Last edited by PlumbingParamedics; 06-13-2009 at 05:53 PM.
You can lose with me, but you can't win without me!.... PPI
Based on all the great replies, here's what my offer will be next Friday:
$210,000.00 payable in 24 installments. This is based on the first 4 months of '09s net profit extended out 12 months times 2. In other words, he should have 110k in net profit this year and I'll double it.
The "boom years" can't count as income because they were freakish. So far this year, he's doing a pre-boom business.
He has no property, no inventory, no equipment, and 6 year old vans.
Competition like me has amped up our marketing 200% to force the fence-sitting, almost-retired plumbers out. If he doesn't sell, he's going to lose market share because he isn't keeping up with the market.
If he closes his shop, the customers will have to go somewhere like here.
If he sells to his 10 year foreman....well, we've all seen what happens then. I've never seen a happy employee become a successful owner. I doubt any bank will lend 500k for this mom/pop shop, anyway.
What sez youse?
Last edited by Drip Trip; 06-14-2009 at 07:46 PM. Reason: he has no equipment to speak of....
he'll have to be very desperate to go from 500k to 210k.
i doubt he's ready to take a beating down and will just hold out for a closer offer. too much blood sweat and tears to drop it that much to a non employee on those terms.
but who knows. remember that 5- 6 year old vans are not the cost if the business. it's the potential the business has with his current contacts and work force.
you also need a transition period that will allow you to step into his operation and see how he operates his business. you might continue his ways or go your own way and keep the good and dump the bad.
i don't think you can just jump in without his help to get you off the ground unless you're coming from a up and running business that can absorb the smaller operation.
still think 210k is an offer he's not going to want to discuss.
10% net profit on 800K
borrowing 80% at 6.25% for 10 yrs
at 500K selling price: monthly payment of $4491.20, totaling $53,892.00 per year.
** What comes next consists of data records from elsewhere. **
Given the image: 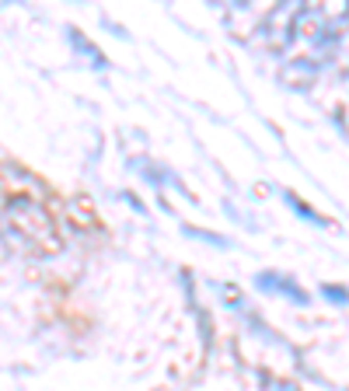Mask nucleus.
<instances>
[{
  "mask_svg": "<svg viewBox=\"0 0 349 391\" xmlns=\"http://www.w3.org/2000/svg\"><path fill=\"white\" fill-rule=\"evenodd\" d=\"M325 297H329V300H349V293H346V290H332V287L325 290Z\"/></svg>",
  "mask_w": 349,
  "mask_h": 391,
  "instance_id": "obj_2",
  "label": "nucleus"
},
{
  "mask_svg": "<svg viewBox=\"0 0 349 391\" xmlns=\"http://www.w3.org/2000/svg\"><path fill=\"white\" fill-rule=\"evenodd\" d=\"M258 283H262V287H276V290L290 293L293 300H308V297H304V293H300V290H293V287H290V283H287V279H279V276H272V273H262V276H258Z\"/></svg>",
  "mask_w": 349,
  "mask_h": 391,
  "instance_id": "obj_1",
  "label": "nucleus"
}]
</instances>
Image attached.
take that out of the 10% on 800K. Doesn't leave much left over.
A little more to it than that, but find a online loan calculator and play with the numbers and see what you think.
If he was to auction off the assets, (trucks, tools, inventory, etc) you can figure roughly $.30 on the dollar +/-. He would disagree with that number for sure (I wouldn't like it either). Maybe $.50 is more realistic, IDK.
My opinion and my opinion only: 500K is WAY too much. 210,000 might be too high also, IDK.
I don't think a customer list is worth much.
I'm sure some will disagree, but that's my story.
Last edited by lmpg; 06-15-2009 at 04:59 PM.
naaaaaah. I'm going to offer 3 cows and a bale of hay, delivered.
Property and equipment is the best collateral and would prove that its a thriving business. It well may be thriving, but not in a sellable type form, that's for sure. Can you imagine taking this offer to a bank? The loan officer would laugh his little banker's butt off.
Maybe 2 cows and a dumb cat and that's final.
Just a couple of quick questions. Does the owner of the company have his/her name as the company name? Will you be changing the company name? How many of these phone numbers are numbers of the owner’s family and friends? How will the customers react to the new ownership?
Since there are no assets (those trucks barley qualify as assets) and the only value of this company seems to be the phone numbers, it sounds like you need to know more about the owner’s relationship with the customers.
Local services are all about relationships and I would bet that half of those phone numbers will be useless because of the change of ownership.
I offered 1,500.00 for the phone numbers. He turned it down and I'm fine with it.
There are some companies around here that I would go to any lengths to acquire, but this ain't one of them and the others aren't for sale.